# [Exercise instructions]
1) Decide whether each statement agrees with the pneumonia passage. For each one, answer yes or no and quote the words from the passage that settle it.
(a) In the mouse model, 200 colony-forming units of Streptococcus pneumoniae were enough to cause severe pneumonia in stroke animals.
(b) In the study population, patients with pneumonia had a longer median duration of mechanical ventilation than patients without it.
(c) Dysphagia is presented as the sole reason for nosocomial infections.
2) Write what follows the final sentence of the pneumonia passage.

Bacterial pneumonia is not only the leading cause of severe sepsis in ICU patients and the most common cause of death in stroke patients, but also a well-known complication in aSAH [2, 3, 6]. The high incidences of abnormal mental status, reduction of bulbar reflexes, dysphagia, and aspiration or mechanical ventilation for several days are considered to be major contributors to the high incidence of bacterial pneumonia after stroke [30]. It is therefore not surprising that this complication is frequent in high-grade SAH patients (WFNS grade IV–V) [6]. Experimental and clinical studies stress the role of immunocompetence and suggest that dysphagia is a confounder rather than the sole reason for nosocomial infections [4, 5]. This is supported by experimental findings in the mouse model of transient middle cerebral artery occlusion, demonstrating that even 14 days after cerebral ischemia intranasal application of only 200 colony-forming units of Streptococcus pneumoniae was sufficient to cause severe pneumonia and bacteremia in stroke animals, while in contrast, 200,000 colony-forming units were needed to induce pneumonia of similar severity in sham-operated animals [31]. This means that otherwise harmless minor bacterial aspiration leads to severe pneumonia and bacteremia after ischemic stroke suggesting that the deleterious combination of stroke-induced immunodeficiency with stroke-facilitated aspiration dramatically increases the susceptibility to infection. Thus, immunodepression after acute CNS injury appears to be an important risk factor for the development of infectious complications and outcomes.

A major limitation to our study is the small number of patients. Furthermore, SAH is a heterogeneous disease limiting the generalization of our results. These patients are commonly intubated and at high risk for aspiration, pulmonary edema, and fluid overload, all of which increase the chances of pneumonia [32]. Interestingly, in our study population, the median duration of mechanical ventilation was comparable in patients with and without pneumonia.

Recorded data
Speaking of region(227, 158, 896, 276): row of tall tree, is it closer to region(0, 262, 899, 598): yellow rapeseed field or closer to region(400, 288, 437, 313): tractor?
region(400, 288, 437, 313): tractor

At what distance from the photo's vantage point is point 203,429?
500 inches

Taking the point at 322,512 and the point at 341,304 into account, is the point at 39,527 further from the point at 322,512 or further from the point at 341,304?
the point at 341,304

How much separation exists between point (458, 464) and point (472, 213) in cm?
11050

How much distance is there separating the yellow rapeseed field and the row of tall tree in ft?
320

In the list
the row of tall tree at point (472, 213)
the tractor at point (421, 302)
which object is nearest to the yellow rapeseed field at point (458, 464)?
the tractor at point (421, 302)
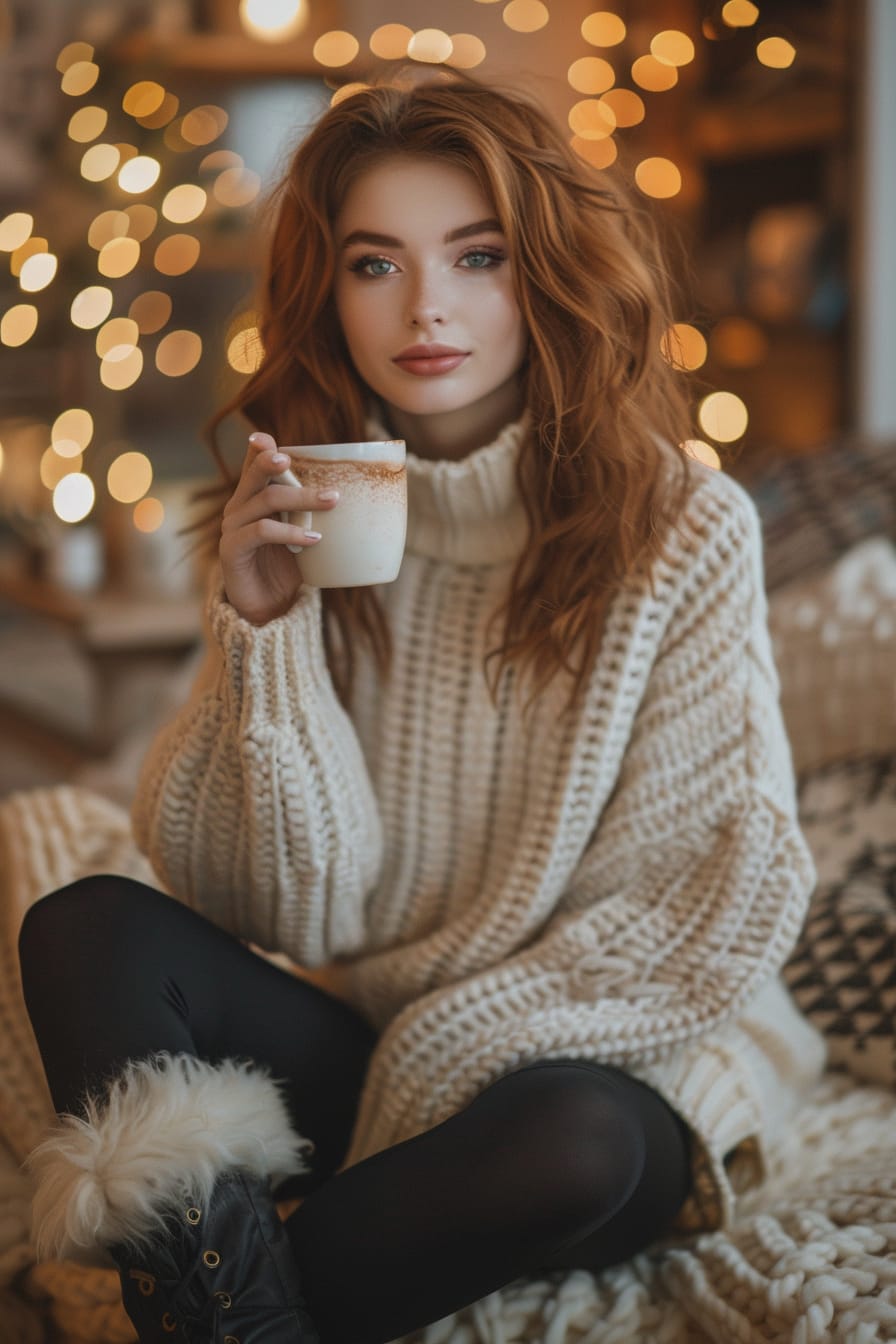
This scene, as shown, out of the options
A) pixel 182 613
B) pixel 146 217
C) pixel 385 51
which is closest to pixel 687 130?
pixel 385 51

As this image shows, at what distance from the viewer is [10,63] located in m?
3.17

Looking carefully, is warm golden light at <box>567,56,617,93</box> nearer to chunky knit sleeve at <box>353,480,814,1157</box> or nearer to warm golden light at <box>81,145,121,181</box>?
warm golden light at <box>81,145,121,181</box>

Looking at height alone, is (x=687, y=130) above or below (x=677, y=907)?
above

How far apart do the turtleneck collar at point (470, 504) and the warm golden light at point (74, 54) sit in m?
2.13

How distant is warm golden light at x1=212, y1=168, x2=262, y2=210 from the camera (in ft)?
8.82

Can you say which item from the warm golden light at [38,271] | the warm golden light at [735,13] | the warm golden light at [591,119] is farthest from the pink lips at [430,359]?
the warm golden light at [38,271]

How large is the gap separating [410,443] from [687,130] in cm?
182

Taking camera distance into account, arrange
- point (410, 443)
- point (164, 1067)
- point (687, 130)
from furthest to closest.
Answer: point (687, 130)
point (410, 443)
point (164, 1067)

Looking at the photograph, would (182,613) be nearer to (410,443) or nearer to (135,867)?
(135,867)

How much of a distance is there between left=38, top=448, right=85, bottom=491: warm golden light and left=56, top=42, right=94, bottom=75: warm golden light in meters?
0.83

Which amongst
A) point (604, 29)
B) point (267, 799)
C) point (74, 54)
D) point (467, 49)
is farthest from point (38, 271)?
point (267, 799)

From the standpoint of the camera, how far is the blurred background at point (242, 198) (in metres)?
2.19

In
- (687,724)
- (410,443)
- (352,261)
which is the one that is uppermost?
(352,261)

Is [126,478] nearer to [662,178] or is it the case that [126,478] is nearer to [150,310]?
[150,310]
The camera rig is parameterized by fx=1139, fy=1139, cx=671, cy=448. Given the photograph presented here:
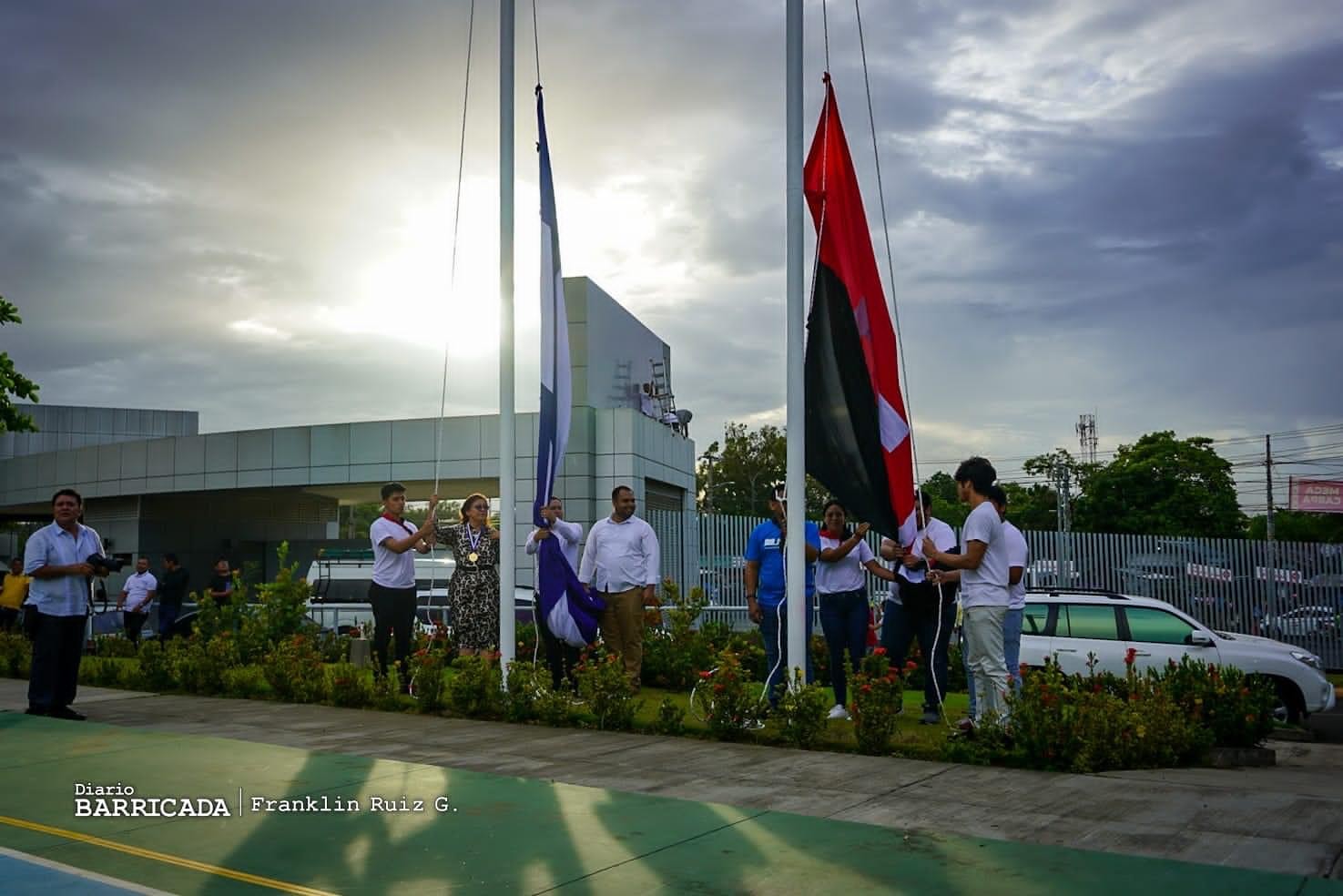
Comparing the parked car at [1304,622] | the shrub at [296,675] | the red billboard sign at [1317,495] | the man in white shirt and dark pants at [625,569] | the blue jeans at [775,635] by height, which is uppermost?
the red billboard sign at [1317,495]

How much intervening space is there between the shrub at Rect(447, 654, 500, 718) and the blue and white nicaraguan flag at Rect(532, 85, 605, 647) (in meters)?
0.91

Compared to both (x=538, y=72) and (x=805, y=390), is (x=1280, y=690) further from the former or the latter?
(x=538, y=72)

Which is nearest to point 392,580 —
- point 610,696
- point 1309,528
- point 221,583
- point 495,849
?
point 610,696

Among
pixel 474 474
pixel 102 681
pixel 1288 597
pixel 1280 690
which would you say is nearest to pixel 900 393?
pixel 1280 690

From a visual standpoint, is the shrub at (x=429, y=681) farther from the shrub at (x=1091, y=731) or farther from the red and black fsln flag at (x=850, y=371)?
the shrub at (x=1091, y=731)

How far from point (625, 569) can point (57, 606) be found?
15.9 feet

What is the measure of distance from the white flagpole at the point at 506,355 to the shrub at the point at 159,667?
14.2 ft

# [Answers given]
1)
(a) Yes: "intranasal application of only 200 colony-forming units of Streptococcus pneumoniae was sufficient to cause severe pneumonia and bacteremia in stroke animals"
(b) No: "the median duration of mechanical ventilation was comparable in patients with and without pneumonia"
(c) No: "dysphagia is a confounder rather than the sole reason for nosocomial infections"

2)
Microdialysis is a local monitor of cerebral metabolism and results cannot be generalized for the whole brain. Nevertheless, due to the time and cost intensive nature of microdialysis, only a few data are available in prospective studies in aSAH patients. The technique can detect harmful secondary insults, and may be used as end points for goal-directed therapy, with the aim of creating an optimal physiological environment for the comatose-injured brain [32]. A higher patient number would allow more substantial analysis to confirm that early lactate levels (day 3) serve as predictor of pneumonia. This might support the hypothesis that early primary brain damage due to an aSAH, reflected in high-lactate levels, initiates inflammatory processes and immunosuppression—followed by bacterial infections later on.

Conclusion

Early elevated lactate levels in ECF were correlated with occurrence of bacterial pneumonia, while late elevations correlated with DIND after aSAH. The causality of elevated lactate remains unclear in patients with pneumonia: a systemic hypoxemia or lactatemia with damaged blood brain barrier are possible reasons. Thus, in a next step, a more comprehensive analysis will be performed to elucidate possible relationships between MD markers and markers of immunocompetence. MD may help to identify aSAH patients at risk for severe infections, probably profiting from earlier therapy.